Support for Multiple Audio Streams (in single segment)
@robwalch - I'm not 100% sure if it was about what I thought it would be about, but a few weeks ago, there was a custom item in the "Release Planning and Backlog" project, which didn't link to any issue.
What happened to that item and was it about the same (issue title) or something different?
I had read some earlier discussions about this, where references were made to the Apple HLS authoring spec, which demands no more than a single audio track in segments, but the actual spec say something very different:
Clients SHOULD be prepared to handle multiple tracks of a particular type (e.g., audio or video). A client with no other preference SHOULD choose the track with the lowest numerical track identifier that it can play.
From my interpretation, this means that clients are even encouraged to be capable of supporting multiple (audio-)streams, and that the minimum required behavior is to choose the track with the lowest PID.
Granted: the spec doesn't impose any requirements like for switching renditions or variants, but what I'm thinking about is something very simple for a start. There are two parts:
Part 1: Provide Audio Stream Information
- When decoding the PMT, collect all available (and supported) audio streams
- Parse a few descriptors to get information about language, disposition and stream names
- Provide an API that allows to read that information, including PID for each audio stream (allowing implementers to display these for user selection)
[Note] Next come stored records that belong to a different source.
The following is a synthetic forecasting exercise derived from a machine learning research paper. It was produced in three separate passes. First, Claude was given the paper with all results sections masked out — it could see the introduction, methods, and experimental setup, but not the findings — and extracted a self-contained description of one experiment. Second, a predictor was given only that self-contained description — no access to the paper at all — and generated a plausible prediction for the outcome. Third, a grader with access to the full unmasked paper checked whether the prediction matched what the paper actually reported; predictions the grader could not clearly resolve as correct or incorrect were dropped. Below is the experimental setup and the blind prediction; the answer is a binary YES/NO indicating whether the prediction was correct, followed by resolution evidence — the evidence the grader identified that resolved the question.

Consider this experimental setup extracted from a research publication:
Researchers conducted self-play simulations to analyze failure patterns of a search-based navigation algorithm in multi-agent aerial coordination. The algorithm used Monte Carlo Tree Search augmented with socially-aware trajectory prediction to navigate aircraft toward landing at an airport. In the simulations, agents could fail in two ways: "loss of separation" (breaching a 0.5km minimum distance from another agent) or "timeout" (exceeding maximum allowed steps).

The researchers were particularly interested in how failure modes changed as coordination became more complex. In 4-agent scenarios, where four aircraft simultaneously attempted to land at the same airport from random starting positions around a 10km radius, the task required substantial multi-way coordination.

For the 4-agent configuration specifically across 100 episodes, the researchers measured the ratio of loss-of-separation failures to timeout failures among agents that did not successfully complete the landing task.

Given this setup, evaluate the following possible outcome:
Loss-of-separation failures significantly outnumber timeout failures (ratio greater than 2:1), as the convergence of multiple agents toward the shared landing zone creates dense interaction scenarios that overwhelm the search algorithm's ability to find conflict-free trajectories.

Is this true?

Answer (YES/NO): YES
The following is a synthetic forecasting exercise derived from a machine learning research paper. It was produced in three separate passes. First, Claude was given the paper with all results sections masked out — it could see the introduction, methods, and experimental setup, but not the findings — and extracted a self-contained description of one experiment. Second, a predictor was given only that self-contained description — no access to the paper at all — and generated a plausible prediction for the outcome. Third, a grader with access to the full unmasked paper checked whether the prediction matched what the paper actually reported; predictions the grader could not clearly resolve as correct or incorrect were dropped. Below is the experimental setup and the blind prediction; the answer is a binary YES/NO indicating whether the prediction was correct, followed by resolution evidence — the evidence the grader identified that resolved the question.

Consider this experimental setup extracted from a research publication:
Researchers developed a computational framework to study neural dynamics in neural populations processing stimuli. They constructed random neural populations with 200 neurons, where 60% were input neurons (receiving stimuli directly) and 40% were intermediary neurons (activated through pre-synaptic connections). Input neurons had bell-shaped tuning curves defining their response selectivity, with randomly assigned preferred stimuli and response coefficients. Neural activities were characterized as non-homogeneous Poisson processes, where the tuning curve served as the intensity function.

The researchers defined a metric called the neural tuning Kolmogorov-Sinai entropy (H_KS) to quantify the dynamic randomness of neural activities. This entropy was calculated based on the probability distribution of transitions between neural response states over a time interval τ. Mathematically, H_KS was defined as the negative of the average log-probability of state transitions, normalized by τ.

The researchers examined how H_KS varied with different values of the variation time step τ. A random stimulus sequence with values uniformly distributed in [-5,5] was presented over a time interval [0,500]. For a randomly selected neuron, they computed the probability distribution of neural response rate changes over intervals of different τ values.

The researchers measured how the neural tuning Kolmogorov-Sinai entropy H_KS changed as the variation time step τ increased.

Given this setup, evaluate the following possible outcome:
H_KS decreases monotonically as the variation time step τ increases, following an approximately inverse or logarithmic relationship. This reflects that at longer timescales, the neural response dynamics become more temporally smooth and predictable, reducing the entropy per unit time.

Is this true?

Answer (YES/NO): NO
Part 2: Allow specifying a preferred audio stream by PID on load
- The heading says it: it will require the player to be re-loaded
- Might not be as elegant as switching audio while playing - but it simplifies this a lot:
- There have been comments about MSE implementations in browsers which often do not support more than a single audio track => that won't be required at all, there's always just a single audio track
- Re-Creating the player for switching to another audio track won't create a really bad experience, because the segments don't change and the segments around the playback position are still cached by the browser
The benefit of that idea would be that it could be implemented quickly and would be non-invasive, as the changes are minimal.
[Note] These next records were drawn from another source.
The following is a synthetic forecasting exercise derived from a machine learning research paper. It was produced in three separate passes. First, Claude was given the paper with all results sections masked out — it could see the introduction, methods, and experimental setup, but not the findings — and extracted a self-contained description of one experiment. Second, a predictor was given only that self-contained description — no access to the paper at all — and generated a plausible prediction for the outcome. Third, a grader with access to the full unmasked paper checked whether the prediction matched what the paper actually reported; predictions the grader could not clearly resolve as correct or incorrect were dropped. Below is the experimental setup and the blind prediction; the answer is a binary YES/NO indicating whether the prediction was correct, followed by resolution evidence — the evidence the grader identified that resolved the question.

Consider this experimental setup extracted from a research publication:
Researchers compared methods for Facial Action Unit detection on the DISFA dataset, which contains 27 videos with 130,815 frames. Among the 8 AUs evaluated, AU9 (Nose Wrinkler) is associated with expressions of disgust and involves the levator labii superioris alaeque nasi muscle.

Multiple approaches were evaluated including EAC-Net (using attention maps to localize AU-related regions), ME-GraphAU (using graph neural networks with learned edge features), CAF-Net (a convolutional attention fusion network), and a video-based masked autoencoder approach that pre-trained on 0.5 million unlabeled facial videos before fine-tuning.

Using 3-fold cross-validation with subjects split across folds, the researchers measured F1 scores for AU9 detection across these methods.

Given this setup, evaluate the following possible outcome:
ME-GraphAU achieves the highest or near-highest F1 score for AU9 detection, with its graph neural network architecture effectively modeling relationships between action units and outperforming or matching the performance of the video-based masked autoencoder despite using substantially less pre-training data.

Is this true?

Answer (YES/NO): YES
Please let me know what you think about it!
Thanks, softworkz
Hi @zsoftworkz,
Do other HLS players support multiple audio tracks in MPEG-2 TS segments (PES/PMT elemental streams)?
The spec states that, given no other preference, to "handle" multiple tracks by choosing the first. We do that and I believe that is in line with Safari's behavior.
For compatibility with most client applications, alternate audio should be packaged in media playlist tracks.
Hi @zsoftworkz,
Do other HLS players support multiple audio tracks in MPEG-2 TS segments (PES/PMT elemental streams)?
Yes: MPV Player, ExoPlayer, VLC. Probably others.
The spec states that, given no other preference, to "handle" multiple tracks by choosing the first. We do that and I believe that is in line with Safari's behavior.
Yes, it states "given no other preference", and the goal would be to provide a means to allow giving that preference.
For compatibility with most client applications, alternate audio should be packaged in media playlist tracks.
I agree to that, when you are packaging for a larger audience. But in a situation, where you are creating live streams on-demand for single users only, that's not very practical when you would run multiple transcodes in parallel or even impossible when you are just segmenting a live TV stream without any other modification.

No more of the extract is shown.